As @JyrkiLahtonen commented, it suffices to show that $t_{\alpha}\in L_i$ and $t_{\beta}\in L_j$, since this implies that $\operatorname{ad}t_{\alpha}\operatorname{ad}t_{\beta}(x)=[t_{\alpha}[t_{\beta}x]]\in L_i\cap L_j=0$ for all $x\in L$, i.e., $\operatorname{ad}t_{\alpha}\operatorname{ad}t_{\beta}=0$, so $$(\alpha, \beta)=\kappa(t_{\alpha}, t_{\beta})=\operatorname{tr}(\operatorname{ad}t_{\alpha}\operatorname{ad}t_{\beta})=\operatorname{tr}(0)=0.$$
To see that $t_{\alpha}\in L_i$, let $\kappa_i$ denote the Killing form of $L_i$. By Humphreys Lemma 5.1, $\kappa_i=\kappa\vert_{L_i\times L_i}$. By Humphreys Corollary 8.2, $\kappa\vert_{H\times H}$ and $\kappa_i\vert_{H_i\times H_i}$ are nondegenerate.
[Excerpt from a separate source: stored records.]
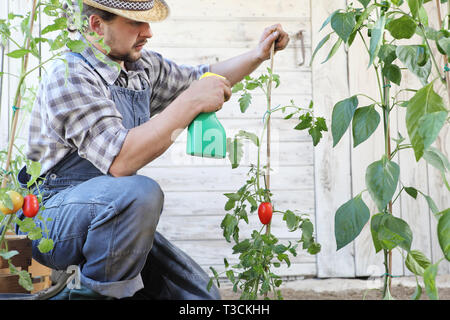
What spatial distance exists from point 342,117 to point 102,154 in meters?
0.57

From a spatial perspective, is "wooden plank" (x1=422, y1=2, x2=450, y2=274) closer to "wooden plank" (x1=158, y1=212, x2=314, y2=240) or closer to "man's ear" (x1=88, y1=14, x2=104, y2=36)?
"wooden plank" (x1=158, y1=212, x2=314, y2=240)

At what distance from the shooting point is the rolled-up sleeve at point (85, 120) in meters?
1.25

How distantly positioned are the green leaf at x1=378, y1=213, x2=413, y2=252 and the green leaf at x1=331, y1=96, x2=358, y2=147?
0.59 feet

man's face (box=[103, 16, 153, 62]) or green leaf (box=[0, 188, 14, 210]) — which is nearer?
green leaf (box=[0, 188, 14, 210])

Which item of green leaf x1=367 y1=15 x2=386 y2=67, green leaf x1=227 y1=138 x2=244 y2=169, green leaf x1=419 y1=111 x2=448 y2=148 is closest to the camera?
green leaf x1=419 y1=111 x2=448 y2=148

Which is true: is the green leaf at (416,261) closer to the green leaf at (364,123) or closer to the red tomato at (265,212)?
the green leaf at (364,123)

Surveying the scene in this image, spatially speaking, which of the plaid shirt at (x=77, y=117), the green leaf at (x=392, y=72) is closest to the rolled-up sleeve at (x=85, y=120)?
the plaid shirt at (x=77, y=117)

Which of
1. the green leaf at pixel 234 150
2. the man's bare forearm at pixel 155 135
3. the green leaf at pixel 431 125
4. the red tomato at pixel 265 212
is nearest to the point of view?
the green leaf at pixel 431 125

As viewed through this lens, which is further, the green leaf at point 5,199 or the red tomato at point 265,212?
the red tomato at point 265,212

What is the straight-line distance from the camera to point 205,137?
126 cm

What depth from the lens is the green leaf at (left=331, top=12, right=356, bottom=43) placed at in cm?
99

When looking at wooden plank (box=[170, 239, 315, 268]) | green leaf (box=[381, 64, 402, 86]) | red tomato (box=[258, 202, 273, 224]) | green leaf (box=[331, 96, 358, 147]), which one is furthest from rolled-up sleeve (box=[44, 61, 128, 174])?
wooden plank (box=[170, 239, 315, 268])

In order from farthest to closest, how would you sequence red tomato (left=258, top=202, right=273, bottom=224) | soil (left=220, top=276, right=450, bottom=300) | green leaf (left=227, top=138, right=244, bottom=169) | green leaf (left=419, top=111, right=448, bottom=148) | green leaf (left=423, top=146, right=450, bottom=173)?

This allows us to identify $H$ with $H^*$, by associating to $\gamma\in H^*$ the unique element $t_{\gamma}\in H$ such that $\gamma(h)=\kappa(t_{\gamma}, h)$ for all $h\in H$. Similarly, we can identify $H_i$ with $H_i^*$, by associating to $\delta\in H_i^*$ the unique element $u_{\delta}\in H_i$ such that $\delta(h_i)=\kappa_i(u_{\delta}, h_i)$ for all $h_i\in H_i$. With this in mind, $u_{\alpha}\in H_i$ and $\alpha(h_i)=\kappa_i(u_{\alpha}, h_i)$ for all $h_i\in H_i$. However, by an argument similar to that in the previous paragraph, $\kappa(L_i, L_k)=0$ for $i\neq k$, so given $h=h_1+\cdots+h_t\in H$, $h_k\in H_k$, we have $$\alpha(h)=\alpha(h_i)=\kappa_i(u_{\alpha}, h_i)=\kappa\vert_{L_i\times L_i}(u_{\alpha}, h_i)=\kappa(u_{\alpha}, h_i)=\kappa(u_{\alpha}, h).$$ Then, by uniqueness, $t_{\alpha}=u_{\alpha}\in H_i\subseteq L_i$. Similarly, $t_{\beta}\in L_j$.
Best Answer
If you are asking why the $u_i$ are in $H$, here is an argument:
Take another arbitrary element $y\in H$. Write $y = v_1+...+v_t$. Then because $H$ is abelian we have $[x,y] =0$, and because the $L_i$ are ideals and the decomposition is direct, this implies $[u_i,v_i] = 0$ for all $i$. But then, again because the $L_i$ are ideals and the decomposition is direct, we also have $[u_i, y] =0$. So we have shown that $u_i$ commutes with all elements in $H$, and you say you have shown it is semisimple (as element of $L_i$, but then also as element of $L$). That implies that $H+span(u_i)$ is an abelian subalgebra and consists of semisimple elements, i.e. is toral. But $H$ was maximal toral, so $u_i \in H$.